Jan Schaumann in Elk: "Yes, bots being >50% of all traffic i..."

Yes, bots being >50% of all traffic is bonkers, but at the same time I'm increasingly becoming convinced that bot defenses are (largely? equally? also?) harmful to the overall ecosystem.

Everything bot detection relies on is basically ossification: TLS fingerprinting, protocol offering and preference, HTTP header presence and ordering, ...

Assuming / enforcing those is overall bad for the web, and all browsers and clients should really grease all of that.

August 19, 2025 at 2:53:17 PM

and the ones with the biggest muscles circumvent all of those filters easily anyway while it blocks the low volume little guys that nobody actually wanted to block

Yeah. I mean, there's _some_ value in trivial defenses to somewhat tone down the noise (akin to e.g., run sshd on a different port than 22, just to avoid the very noisy trivial scanners), but it's never going to be effective against dedicated actors.

in real question: what's the alternative if your service is down because of resource exhaustion because of bot scrape spam?

It's not >50%, it's >98% and still getting worse.

What @sandro said: either remove all even a bit load-causing open interfaces, or be down as long as the scrapers try to scrape. E.g. no normal site visitor would ever try to diff every version of a file in some web accessible repo against every other version; they'd diff once or twice, not in short succession, and would be done.
I've given up in a few cases and made things non-public so at least plain html can stay available.

@spz @sandro I sympathize, and I certainly let any admin choose what works for them. (I do think behavioral defenses and reputation scores have a better chance there than, say, static client fingerprinting.).

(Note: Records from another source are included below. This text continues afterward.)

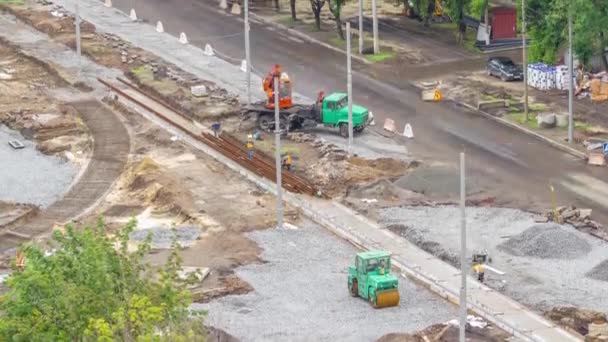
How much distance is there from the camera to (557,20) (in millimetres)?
78312

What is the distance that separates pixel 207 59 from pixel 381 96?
15.1 metres

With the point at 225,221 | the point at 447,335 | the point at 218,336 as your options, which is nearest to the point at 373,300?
the point at 447,335

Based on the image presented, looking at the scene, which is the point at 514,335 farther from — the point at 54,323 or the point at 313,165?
the point at 313,165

I'm just pondering that it's a losing battle that negatively impacts the open web.

(There are analogies to how spam protections and the rules set by the big handful of providers nowadays make running a mail server so much harder.)

What would be practical would be not to filter the visitors much (except IP address range bans, which are dirt cheap, comparably), but to filter on load: load gets too high, visitors only get 418 (or if less peeved, 503) telling you that AI scrapers suck and to come back when the stampede has left for other victims.
Do you (or anyone else) know if there's an Apache module to do that?